A $3.4 million abandoned mine water treatment project along Indian Creek in Saltlick, Fayette County, was temporarily incapacitated by vandals who opened a manhole cover and dumped two bushels of a gelatinous substance into a pipe leading from the mine.
The sabotage was discovered yesterday morning before it could create a dangerous situation because of pressure building up in the abandoned deep mine, said the Mountain Watershed Association, the nonprofit organization that finished installing the Anna and Steve Gdosky Indian Creek Restoration Project last fall.
The substance pulled from the manhole by Fayette County hazardous materials workers and placed into a 55-gallon drum by the state Department of Environmental Protection was identified as ammonium chloride, which is sold in 5-gallon buckets by hardware stores and used to clean the tip of a soldering iron, in solder as flux and in snow making to slow melting.
Helen Humphreys, a DEP spokeswoman, said state police are investigating, but neither the treatment project nor the creek sustained any long-term damage.
Beverly Braverman, executive director of the Mountain Watershed Association, said the ammonium chloride partially blocked the pipeline running under Route 711 from the abandoned mine pool to the treatment ponds near the creek.

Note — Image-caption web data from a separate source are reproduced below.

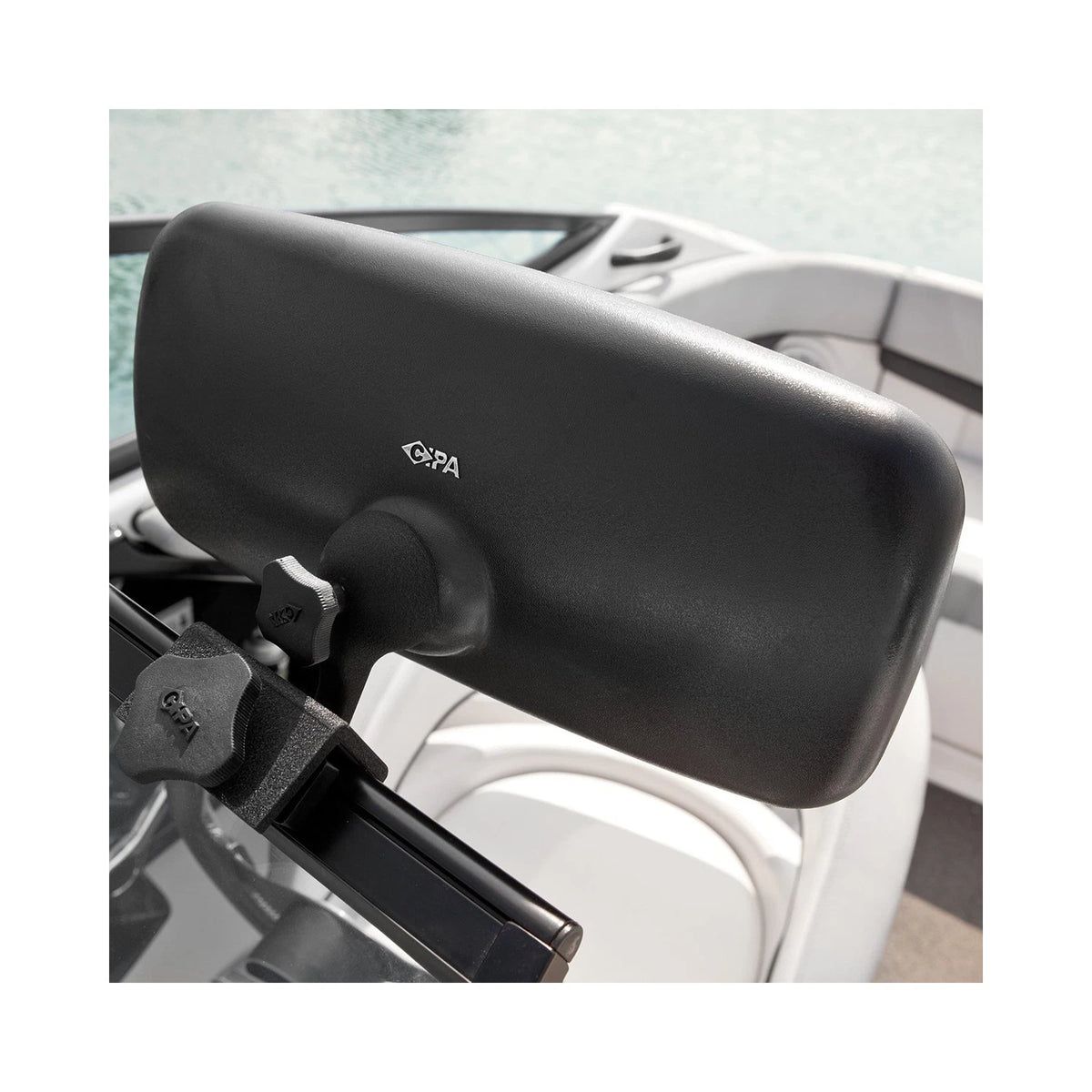 CIPA Universal Boat Mirror for Yamaha (SBT-20000-00-10)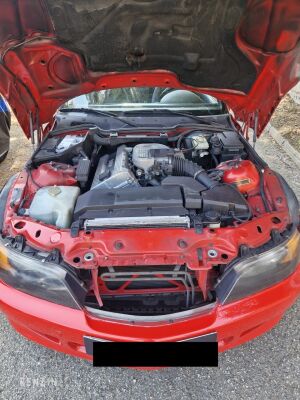 BMW Z3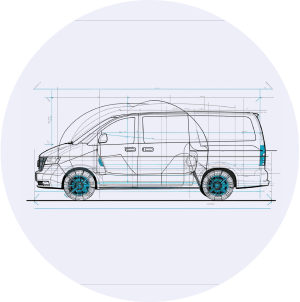 minibus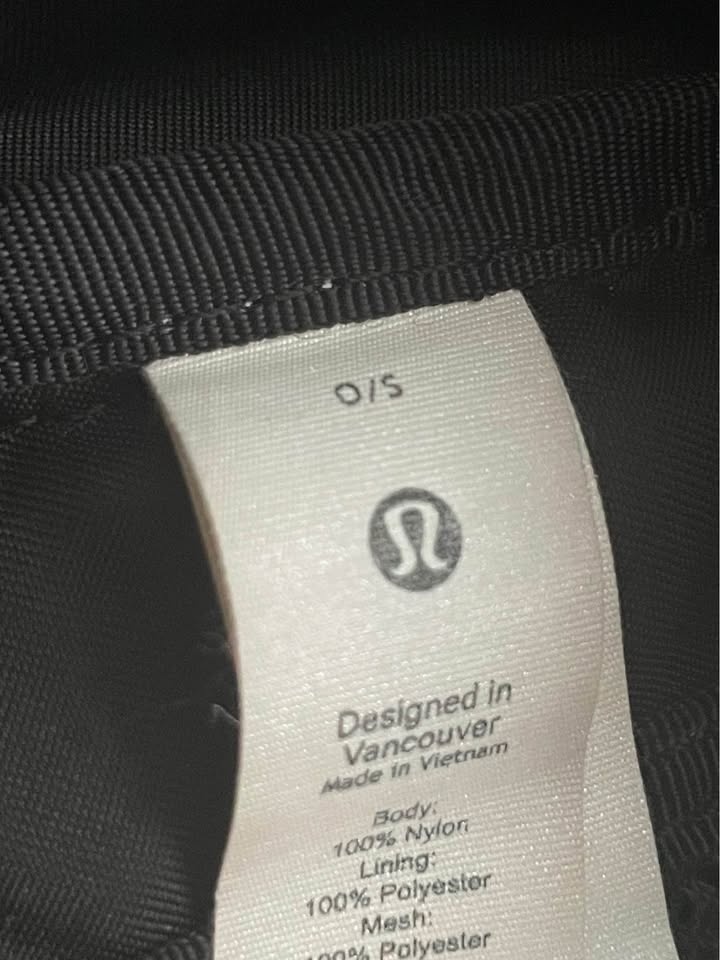 Lululemon Backpack - photo 4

"Whoever did this is a total idiot because the project was done to reduce the risk of a blowout from the mine pool that could endanger people in the area, their homes and wipe out life in 12 miles of the creek all the way down to the Youghiogheny River," Ms. Braverman said.

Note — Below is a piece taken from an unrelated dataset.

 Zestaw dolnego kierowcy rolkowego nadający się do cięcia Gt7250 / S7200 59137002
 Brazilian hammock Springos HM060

She said the pool has risen about 5 feet inside the mine and could have created dangerous pressure on the hillside in the area if it had risen another 5 feet.
The 10-acre project treats what is known as the Kalp Discharge, responsible for more than 40 percent of the total mine pollution in the Indian Creek watershed. This discharge produces more than 184 million gallons of acidic mine water every year.
Before installation of the passive treatment project, which uses settling ponds and natural buffers to neutralize the mine water and settle out iron and other metals, the discharge carried about 76,800 pounds of iron into the creek each year and was long recognized as a health and safety problem.